ManticoreProject / manticore

Parallel ML compiler
http://manticore.cs.uchicago.edu
MIT License
71 stars 7 forks source link

Large list literals (nucleic) #13

Open kavon opened 5 years ago

kavon commented 5 years ago

From the nucleic benchmark's TODO, there seems to be an issue with allocating a large list in the heap from a literal. I believe this is a problem regardless of what backend is used.

I think this program hits a segfault because it tries to allocate too much in
the local heap (aka, a lot of allocation within one function). In particular,
take a look at how huge the list literals are in this program.

In addition, it seems compiling this program can cause LLC to hang for a
very long time (over 2 minutes).

I see two solutions:

(1) Try adding a test to see how much allocation is checked for by
    add-alloc-checks in CFG. If the value is too high, maybe we should split
    the block or insert an additional heap test.
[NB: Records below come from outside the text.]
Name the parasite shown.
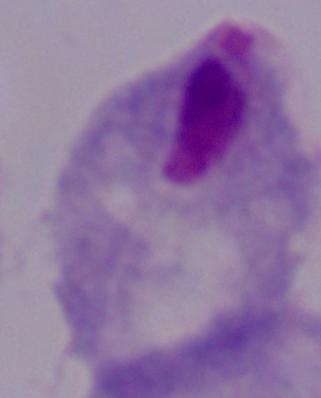
This is a trichomonad.

Summary:
  - Modality: micrograph
  - Magnification: 1000x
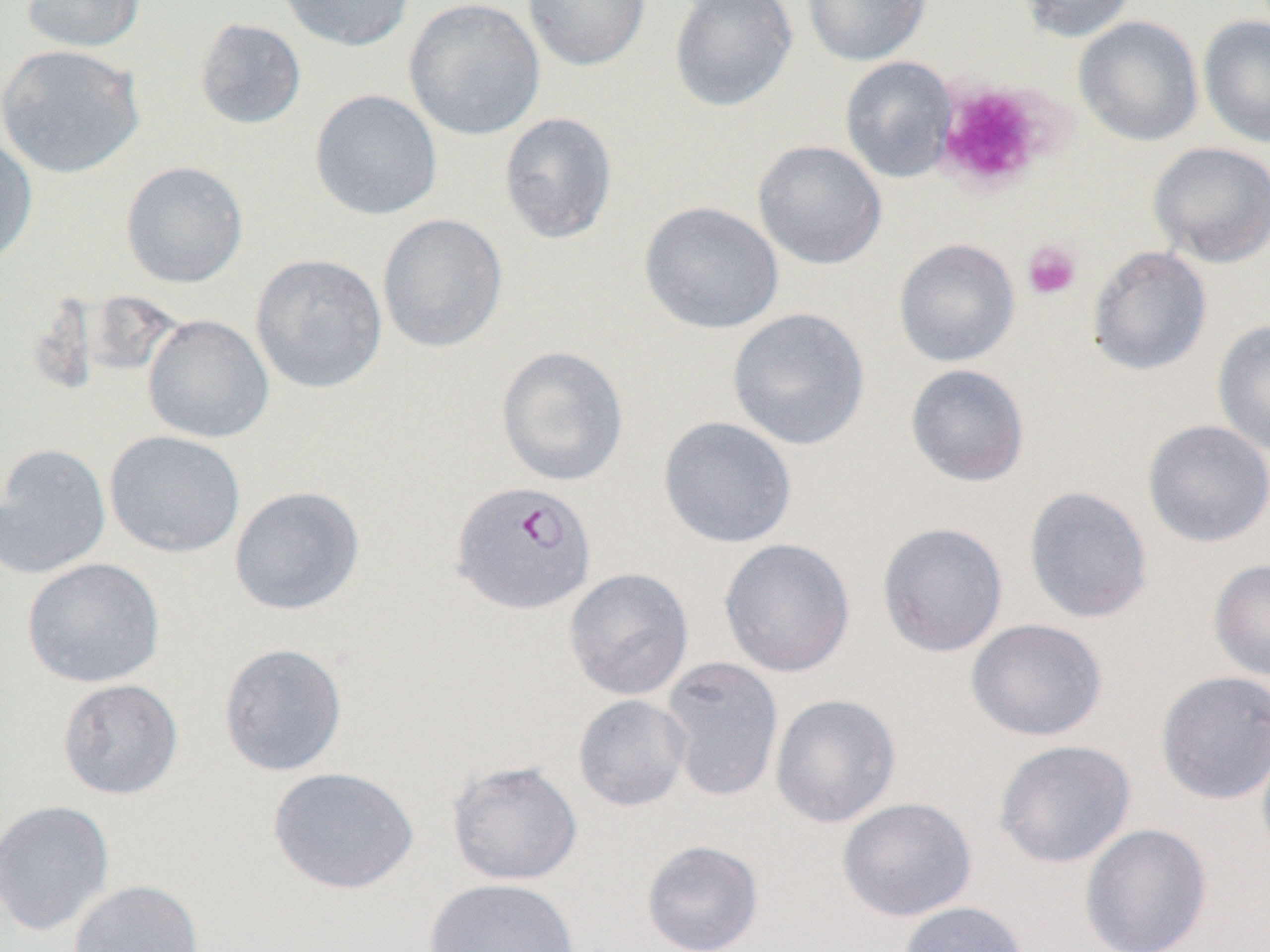
{
  "slide_level_diagnosis": "Plasmodium falciparum",
  "modality": "optical microscopy",
  "magnification": "1000x",
  "image_size": "1270×952 pixels",
  "preparation": "thin blood film",
  "field_of_view": "single",
  "plasmodium_falciparum_infected_red_blood_cell_locations": "approximate bounding boxes as named x1/y1/x2/y2 corners in pixels: (x1=450, y1=481, x2=596, y2=615)",
  "uninfected_red_blood_cell_locations": "approximate bounding boxes as named x1/y1/x2/y2 corners in pixels: (x1=21, y1=0, x2=145, y2=53), (x1=276, y1=0, x2=415, y2=52), (x1=403, y1=0, x2=546, y2=141), (x1=522, y1=0, x2=650, y2=71), (x1=669, y1=0, x2=798, y2=113), (x1=802, y1=0, x2=931, y2=66), (x1=1015, y1=0, x2=1138, y2=42), (x1=1197, y1=13, x2=1270, y2=149), (x1=1073, y1=15, x2=1204, y2=147), (x1=194, y1=18, x2=307, y2=130), (x1=0, y1=44, x2=146, y2=178), (x1=839, y1=56, x2=958, y2=183), (x1=309, y1=89, x2=443, y2=221), (x1=498, y1=111, x2=618, y2=244), (x1=0, y1=133, x2=38, y2=266), (x1=753, y1=139, x2=887, y2=269), (x1=1149, y1=142, x2=1270, y2=267), (x1=120, y1=160, x2=249, y2=288), (x1=639, y1=201, x2=785, y2=334), (x1=377, y1=213, x2=508, y2=353), (x1=893, y1=238, x2=1021, y2=367), (x1=1088, y1=245, x2=1212, y2=377), (x1=250, y1=254, x2=388, y2=394), (x1=726, y1=307, x2=871, y2=451), (x1=142, y1=314, x2=275, y2=443), (x1=1212, y1=319, x2=1270, y2=456), (x1=495, y1=345, x2=629, y2=487), (x1=905, y1=363, x2=1030, y2=487), (x1=657, y1=416, x2=797, y2=548), (x1=1142, y1=419, x2=1270, y2=548), (x1=104, y1=430, x2=246, y2=558), (x1=0, y1=443, x2=111, y2=578), (x1=228, y1=485, x2=365, y2=616), (x1=1024, y1=486, x2=1153, y2=624), (x1=877, y1=521, x2=1009, y2=657), (x1=719, y1=537, x2=856, y2=677), (x1=21, y1=557, x2=165, y2=688), (x1=1208, y1=559, x2=1270, y2=680), (x1=564, y1=567, x2=694, y2=700), (x1=966, y1=618, x2=1108, y2=742), (x1=218, y1=642, x2=348, y2=777), (x1=660, y1=657, x2=784, y2=802), (x1=1155, y1=670, x2=1270, y2=804), (x1=57, y1=678, x2=183, y2=800), (x1=770, y1=693, x2=901, y2=828), (x1=573, y1=694, x2=692, y2=811), (x1=1256, y1=736, x2=1270, y2=864), (x1=993, y1=739, x2=1137, y2=869), (x1=447, y1=760, x2=583, y2=886), (x1=267, y1=766, x2=419, y2=894), (x1=837, y1=796, x2=978, y2=921), (x1=0, y1=799, x2=116, y2=937), (x1=1079, y1=823, x2=1213, y2=952), (x1=641, y1=840, x2=764, y2=952), (x1=423, y1=877, x2=582, y2=952), (x1=68, y1=879, x2=204, y2=952), (x1=899, y1=901, x2=1030, y2=952)",
  "platelet_locations": "approximate bounding boxes as named x1/y1/x2/y2 corners in pixels: (x1=933, y1=80, x2=1054, y2=193), (x1=1022, y1=239, x2=1082, y2=300)"
}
(2) [preferred] move the data stored in the list constant into a file, and
    read it in line-by-line to build the list up.
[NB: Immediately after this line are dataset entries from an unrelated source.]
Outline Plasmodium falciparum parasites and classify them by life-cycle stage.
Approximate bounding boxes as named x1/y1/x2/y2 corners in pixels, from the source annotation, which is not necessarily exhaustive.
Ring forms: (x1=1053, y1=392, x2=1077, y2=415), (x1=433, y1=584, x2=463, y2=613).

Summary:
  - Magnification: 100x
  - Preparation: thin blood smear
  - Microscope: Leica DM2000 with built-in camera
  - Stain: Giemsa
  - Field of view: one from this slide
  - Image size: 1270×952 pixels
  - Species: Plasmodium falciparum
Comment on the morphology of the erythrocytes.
See the TODO file in: https://github.com/ManticoreProject/benchmark/tree/master/benchmarks/programs/seq-nucleic

kavon commented 5 years ago

Looks like as of now on trunk and stacks branches, the CFG emitted by closure conversion is broken:

***** Bogus CFG in Main after closure *****
** type mismatch in Cast: _cast_t<20CCF>:[any,kfun(any/any,[cont([cont(any/any),...]/any),...],[kfun([kfun(any/any),...]/any),...])] = ([any,fun(any/any/[cont([cont(any/any),...]/any),...]/[cont([cont(any/any),...]/any),...])])(_t<20CCD>:any)
broken CFG dumped to broken-CFG
cfg/check-cfg.sml:631.11-631.28: Fail: broken CFG
kavon commented 5 years ago

It appears to be a problem involving the type cast below. In CPS it's the identity cast, so we're starting with okay code:

fun search_uncurried<1D9E3>#0 (param<1DA0A>#2:any,param<1DA0B>#2:any,param<1DA0C>#0: <type omitted> / retK<1DA0D>#1.1:cont(any),_exh<1DA0E>#1:cont(any)) =
    let t<1DA0F>#1:enum(0) = enum(0):enum(0)
    if NotEqual(param<1DA0B>#2,t<1DA0F>#1) then
      let param<1DA10>#2:[any,any] = ([any,any])param<1DA0B>#2
      let _t<1DA11>#1:any = #0(param<1DA10>#2)
      let _t<1DA12>#1:any = #1(param<1DA10>#2)
      let _cast_t<1DA13>#1.1:fun(any / cont(any),cont(any)) = (fun(any / cont(any),cont(any)))_t<1DA11>#1

But after closure conversion, the cast is from a function to a known function (and also the return contination is being cast to a known func). It looks like the calling convention optimizations in closure conversion are buggy. Namely, it's this problematic cast:

[any,fun(any/any/[cont([cont(any/any),...]/any),...]/[cont([cont(any/any),...]/any),...])]
    to
[any,kfun(any/any,[cont([cont(any/any),...]/any),...],[kfun([kfun(any/any),...]/any),...])]

Perhaps an intermediate cast to any would be enough to solve it if the cast is actually correct? The CFG variable <20CCF> with the illegal cast is here:

  kconv $search_uncurried<1EF37>#0 (
    ep<20CBD>#0:[enum(0)],
    param<20CBE>#0:any,
    param<20CBF>#0:any,
    param<20CC0>#0: <type omitted>,
    retK<20CC1>#0:[kfun([kfun(any/any),...]/any),...],
    _exh<20CC2>#0:[kfun([kfun(any/any),...]/any),...]
  ) =
    let t<20CC6>#0:enum(0) = enum(0):enum(0)
    if NotEqual(param<20CBF>,t<20CC6>)
      then $then<20CCB>(param<20CBE>,param<20CBF>,_exh<20CC2>)
      else $else<20CD8>(param<20CBE>,retK<20CC1>)
  block $then<20CCB>#0 (
    param<20CCA>#0:any,
    param<20CC9>#0:any,
    _exh<20CC8>#0:[kfun([kfun(any/any),...]/any),...]
  ) =
    let param<20CCC>#0:[any,any] = ([any,any])param<20CC9>
    let _t<20CCD>#0:any = #0 param<20CCC>
    let _t<20CCE>#0:any = #1 param<20CCC>
    let _cast_t<20CCF>#0:[any,kfun(any/any,[cont([cont(any/any),...]/any),...],[kfun([kfun(any/any),...]/any),...])] = ([any,fun(any/any/[cont([cont(any/any),...]/any),...]/[cont([cont(any/any),...]/any),...])])_t<20CCD>
kavon commented 5 years ago

More specifically, there seems to be some missing CFA information on the RHS var because later on the call is to an known function.

let _cast_t<20CCF>#0:[any,kfun(any/any,[cont([cont(any/any),...]/any),...],[kfun([kfun(any/any),...]/any),...])] = ([any,fun(any/any/[cont([cont(any/any),...]/any),...]/[cont([cont(any/any),...]/any),...])])_t<20CCD>
let _cast_t<20CD0>#0:any = (any)_t<20CCE>
let letJoinKElim<20CD1>#0:any = enum(0):any
let letJoinK<20CD2>#0:[cont([cont(any/any),...]/any),...] = ([cont([cont(any/any),...]/any),...])letJoinKElim<20CD1>
let _cast_t_ep<20CD3>#0:any = #0 _cast_t<20CCF>
let _cast_t<20CD4>#0:kfun(any/any,[cont([cont(any/any),...]/any),...],[kfun([kfun(any/any),...]/any),...]) = #1 _cast_t<20CCF>
apply _cast_t<20CD4>(_cast_t_ep<20CD3>,param<20CCA>,letJoinK<20CD2>,_exh<20CC8>)